▸ Task requirements: Begin your copy at the line with "A General and" in the records below and end it at the line with "The Specialist: DJ", restating each line word for word; omit the pictures.
▬▬▬▬▬▬
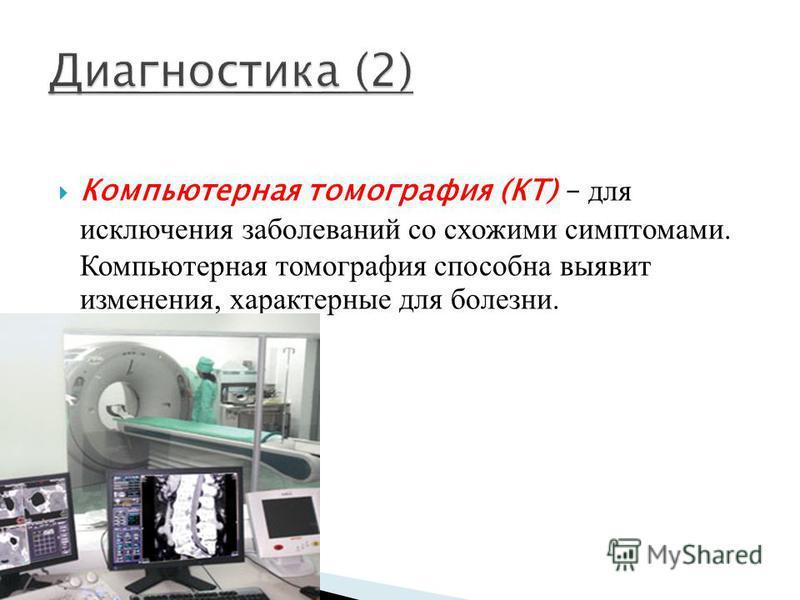 Компьютерная томография (КТ) – для исключения заболеваний со схожими симптомами. Компьютерная томография способна выявит изменения, характерные для болезни.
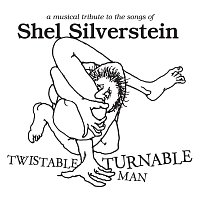 Různí interpreti – Twistable, Turnable Man: A Musical Tribute To The Songs Of Shel Silverstein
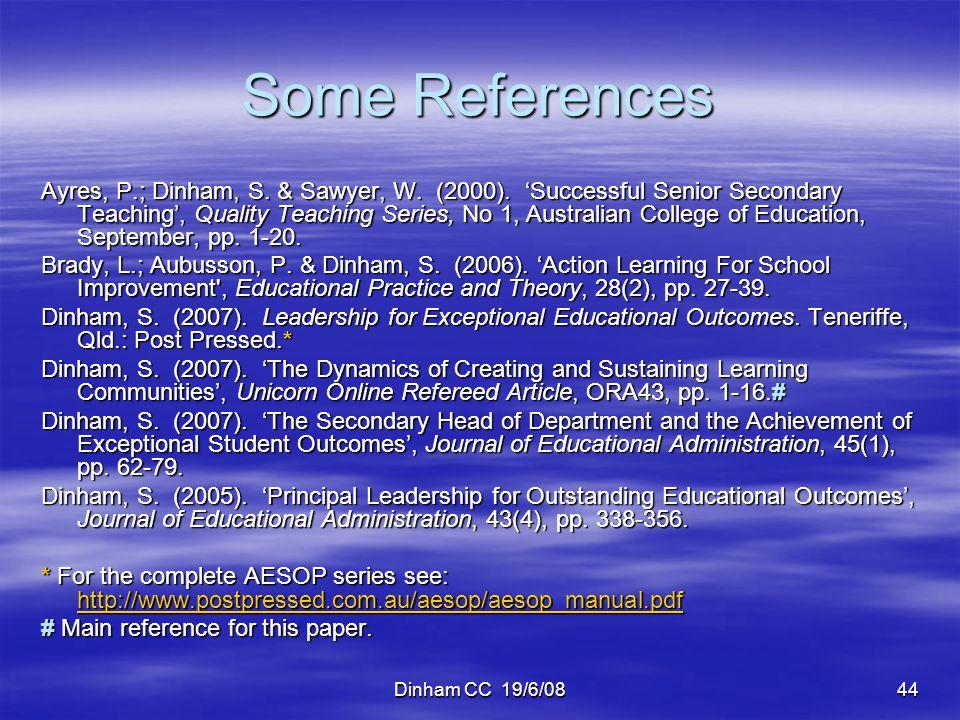Dinham CC 19/6/0844 Some References Ayres, P.; Dinham, S. & Sawyer, W. (2000). Successful Senior Secondary Teaching, Quality Teaching Series, No 1, Au
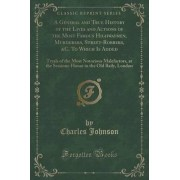 A General and True History of the Lives and Actions of the Most Famous Highwaymen, Murderers, Street-Robbers, &C. to Which Is Added by Charles Johnson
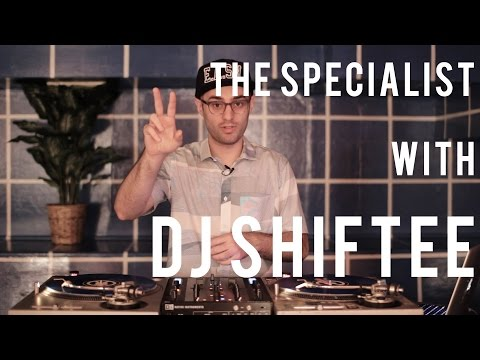 The Specialist: DJ Shiftee's turntable tutorial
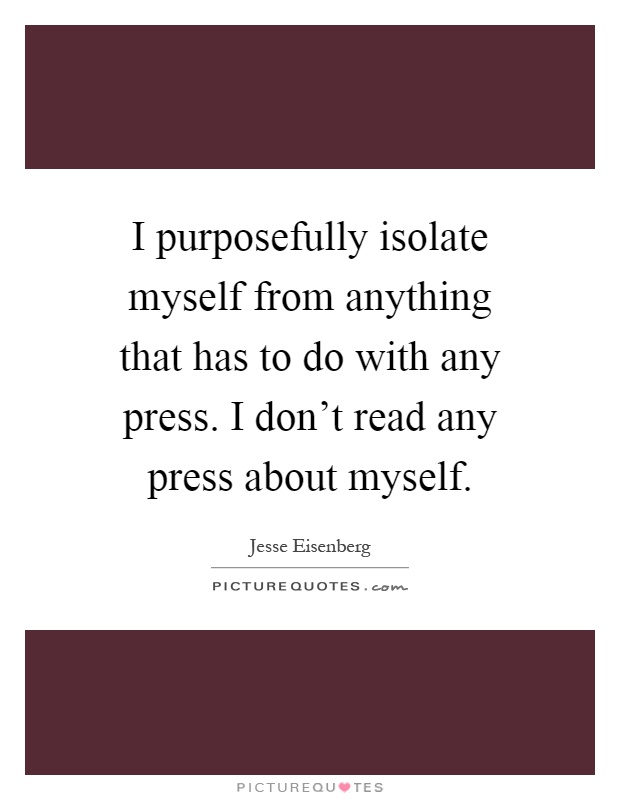 I purposefully isolate myself from anything that has to do with any press. I don't read any press about myself Picture Quote #1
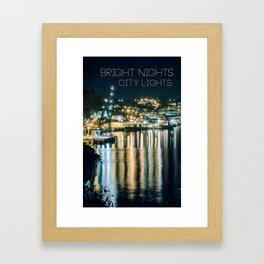 Bright Nights, City Lights Framed Art Print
▬▬▬▬▬▬
▸ Output for this exercise:
 A General and True History of the Lives and Actions of the Most Famous Highwaymen, Murderers, Street-Robbers, &C. to Which Is Added by Charles Johnson
 The Specialist: DJ Shiftee's turntable tutorial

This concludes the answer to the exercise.